=== Task data ===
+--

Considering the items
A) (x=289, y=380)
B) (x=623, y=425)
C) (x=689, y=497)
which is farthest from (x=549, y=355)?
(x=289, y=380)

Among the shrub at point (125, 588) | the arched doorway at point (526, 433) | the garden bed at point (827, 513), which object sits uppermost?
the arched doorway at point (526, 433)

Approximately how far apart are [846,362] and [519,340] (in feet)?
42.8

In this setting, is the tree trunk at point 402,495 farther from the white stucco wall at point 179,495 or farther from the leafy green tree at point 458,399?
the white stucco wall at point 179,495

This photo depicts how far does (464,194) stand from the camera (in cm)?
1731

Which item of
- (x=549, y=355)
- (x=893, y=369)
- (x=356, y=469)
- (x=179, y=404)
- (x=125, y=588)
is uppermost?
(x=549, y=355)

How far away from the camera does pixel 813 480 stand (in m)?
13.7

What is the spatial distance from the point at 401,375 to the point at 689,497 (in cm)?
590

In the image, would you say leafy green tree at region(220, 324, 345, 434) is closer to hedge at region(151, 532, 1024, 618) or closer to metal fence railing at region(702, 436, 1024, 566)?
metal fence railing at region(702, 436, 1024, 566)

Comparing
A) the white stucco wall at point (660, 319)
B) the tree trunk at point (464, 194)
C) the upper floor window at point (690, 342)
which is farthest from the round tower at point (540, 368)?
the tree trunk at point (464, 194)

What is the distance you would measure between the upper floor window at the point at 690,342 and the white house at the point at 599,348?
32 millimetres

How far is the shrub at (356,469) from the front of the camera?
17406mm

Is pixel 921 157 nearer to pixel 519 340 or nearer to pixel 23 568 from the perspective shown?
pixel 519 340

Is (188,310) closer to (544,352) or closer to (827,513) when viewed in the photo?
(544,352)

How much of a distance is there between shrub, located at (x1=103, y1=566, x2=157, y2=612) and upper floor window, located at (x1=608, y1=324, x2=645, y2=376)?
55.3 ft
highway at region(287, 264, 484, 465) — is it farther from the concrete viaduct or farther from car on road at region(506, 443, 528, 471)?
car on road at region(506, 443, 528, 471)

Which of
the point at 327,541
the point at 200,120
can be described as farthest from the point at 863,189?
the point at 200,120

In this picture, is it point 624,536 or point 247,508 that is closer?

+--

=== To be done ===
Copy out the listing word for word, from the line with "Is pixel 921" through the last line of the listing.

=== Response ===
Is pixel 921 157 nearer to pixel 519 340 or nearer to pixel 23 568 from the perspective shown?
pixel 519 340

Is (188,310) closer to (544,352) or closer to (827,513) when viewed in the photo?
(544,352)

How much of a distance is there between shrub, located at (x1=103, y1=566, x2=157, y2=612) and upper floor window, located at (x1=608, y1=324, x2=645, y2=376)?
55.3 ft
highway at region(287, 264, 484, 465) — is it farther from the concrete viaduct or farther from car on road at region(506, 443, 528, 471)?
car on road at region(506, 443, 528, 471)

Which of
the point at 327,541
the point at 200,120
can be described as farthest from the point at 863,189?
the point at 200,120

In this picture, is it point 624,536 or point 247,508 that is closer?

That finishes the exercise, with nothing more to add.